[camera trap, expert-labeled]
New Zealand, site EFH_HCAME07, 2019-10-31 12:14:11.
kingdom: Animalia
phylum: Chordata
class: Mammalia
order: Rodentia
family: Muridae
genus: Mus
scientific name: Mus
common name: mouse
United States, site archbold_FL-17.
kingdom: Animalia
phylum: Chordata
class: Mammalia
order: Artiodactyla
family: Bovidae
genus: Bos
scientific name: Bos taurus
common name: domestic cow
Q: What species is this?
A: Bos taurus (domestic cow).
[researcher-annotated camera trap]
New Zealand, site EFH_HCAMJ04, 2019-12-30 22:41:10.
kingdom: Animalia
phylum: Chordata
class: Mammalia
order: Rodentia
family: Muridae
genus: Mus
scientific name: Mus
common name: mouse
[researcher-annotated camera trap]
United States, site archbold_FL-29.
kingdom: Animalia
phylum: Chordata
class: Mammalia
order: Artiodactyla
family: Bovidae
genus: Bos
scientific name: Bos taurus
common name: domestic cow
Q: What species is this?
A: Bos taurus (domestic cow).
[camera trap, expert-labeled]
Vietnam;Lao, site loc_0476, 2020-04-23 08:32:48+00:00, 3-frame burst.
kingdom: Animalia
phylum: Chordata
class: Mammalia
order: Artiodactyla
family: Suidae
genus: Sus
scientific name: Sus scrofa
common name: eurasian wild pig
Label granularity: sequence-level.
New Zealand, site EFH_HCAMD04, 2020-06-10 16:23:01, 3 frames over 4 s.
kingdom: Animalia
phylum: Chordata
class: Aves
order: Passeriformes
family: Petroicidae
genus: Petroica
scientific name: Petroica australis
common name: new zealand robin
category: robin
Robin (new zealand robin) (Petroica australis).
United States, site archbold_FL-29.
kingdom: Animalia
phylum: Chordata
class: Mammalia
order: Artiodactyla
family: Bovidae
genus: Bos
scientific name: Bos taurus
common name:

———

▶ **PROBLEM REQUIREMENTS**: Return every entry above with nothing altered.

▶ **SOLUTION TO THIS EXERCISE**:
[camera trap, expert-labeled]
New Zealand, site EFH_HCAME07, 2019-10-31 12:14:11.
kingdom: Animalia
phylum: Chordata
class: Mammalia
order: Rodentia
family: Muridae
genus: Mus
scientific name: Mus
common name: mouse
United States, site archbold_FL-17.
kingdom: Animalia
phylum: Chordata
class: Mammalia
order: Artiodactyla
family: Bovidae
genus: Bos
scientific name: Bos taurus
common name: domestic cow
Q: What species is this?
A: Bos taurus (domestic cow).
[researcher-annotated camera trap]
New Zealand, site EFH_HCAMJ04, 2019-12-30 22:41:10.
kingdom: Animalia
phylum: Chordata
class: Mammalia
order: Rodentia
family: Muridae
genus: Mus
scientific name: Mus
common name: mouse
[researcher-annotated camera trap]
United States, site archbold_FL-29.
kingdom: Animalia
phylum: Chordata
class: Mammalia
order: Artiodactyla
family: Bovidae
genus: Bos
scientific name: Bos taurus
common name: domestic cow
Q: What species is this?
A: Bos taurus (domestic cow).
[camera trap, expert-labeled]
Vietnam;Lao, site loc_0476, 2020-04-23 08:32:48+00:00, 3-frame burst.
kingdom: Animalia
phylum: Chordata
class: Mammalia
order: Artiodactyla
family: Suidae
genus: Sus
scientific name: Sus scrofa
common name: eurasian wild pig
Label granularity: sequence-level.
New Zealand, site EFH_HCAMD04, 2020-06-10 16:23:01, 3 frames over 4 s.
kingdom: Animalia
phylum: Chordata
class: Aves
order: Passeriformes
family: Petroicidae
genus: Petroica
scientific name: Petroica australis
common name: new zealand robin
category: robin
Robin (new zealand robin) (Petroica australis).
United States, site archbold_FL-29.
kingdom: Animalia
phylum: Chordata
class: Mammalia
order: Artiodactyla
family: Bovidae
genus: Bos
scientific name: Bos taurus
common name:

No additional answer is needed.